Антонида Андреевна возвышалась над ним, как всегда по утрам, олицетворением презрительного укора этой постыдной для мужика привычке поспать подольше и послаще.
Голос ее, однако, поразил Чашкина.
— Вань! — произносила она сострадательно и нежно. — Проснись, Вань…
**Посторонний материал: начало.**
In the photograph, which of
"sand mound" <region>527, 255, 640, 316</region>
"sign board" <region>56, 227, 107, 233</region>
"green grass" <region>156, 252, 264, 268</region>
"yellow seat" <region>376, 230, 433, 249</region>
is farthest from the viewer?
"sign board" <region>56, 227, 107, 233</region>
И привычные тычки тоже, оказывается, приснились. Она потрясывала его за плечо бережно, как больного.
— Иван! Телеграмма тебе!
Чашкин сел на постели в изумлении, еще не вовсе даже и проснувшись. «Телеграмма? Ему?!» Хотел было рассмеяться от удовольствия, но не успел: чуть не задохнулся от тоскливого смрада, ударившего в голову!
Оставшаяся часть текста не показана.